Jake didn't answer. Instead, he yanked the bushes aside, revealing a view that made Finn's breath catch in his throat.

A waterfall.

Not just any waterfall—the waterfall. Crystal-clear water streamed down from a distant hill, crashing into a bright, sunlit pool below. The grass around it was vivid, untouched, glowing like something out of a dream. Unlike the rest of the forest, this place felt warm. Pure. Sacred.

"This…" Finn started to say.

But Jake didn't let him finish. He grabbed his wrist and pulled. Finn resisted at the last second, slipping free before Jake could toss him into the water.

"What's wrong, man?" Jake asked, surfacing from the pool and wiping water from his eyes.

"N-no, it's nothing," Finn stammered, stepping back. "I'll just stay here."

Jake blinked. "What? Finn, this is the biggest waterfall in the whole forest. You've loved this place since you were a baby!"

"Wait… what?"

"Yeah!
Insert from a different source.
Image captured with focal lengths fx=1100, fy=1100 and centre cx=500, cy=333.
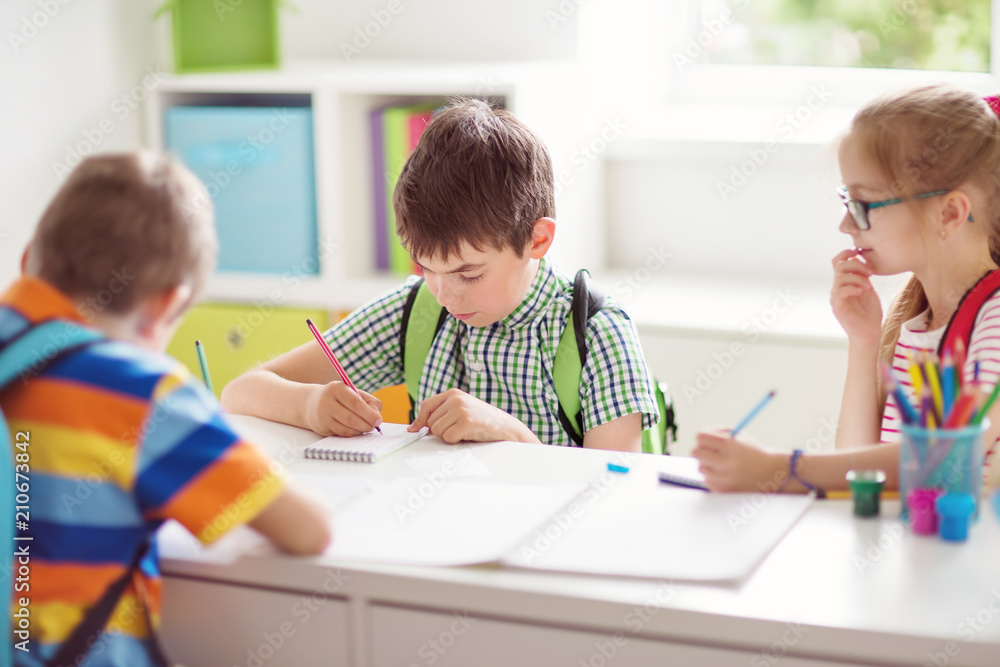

This was the one exception to your fear of swimming," Jake said, hands on hips, puzzled.

That didn't make sense. Finn's fear of water had always been strong. Irrational. It was the kind of fear that made him freeze in place—even monsters didn't scare him like deep water did.

And yet…

He dipped his toe into the pool.

A wave of memory hit him like a tsunami—visions of younger versions of himself, splashing, laughing, diving into these waters again and again. This place had once been his home. His joy. His safe haven.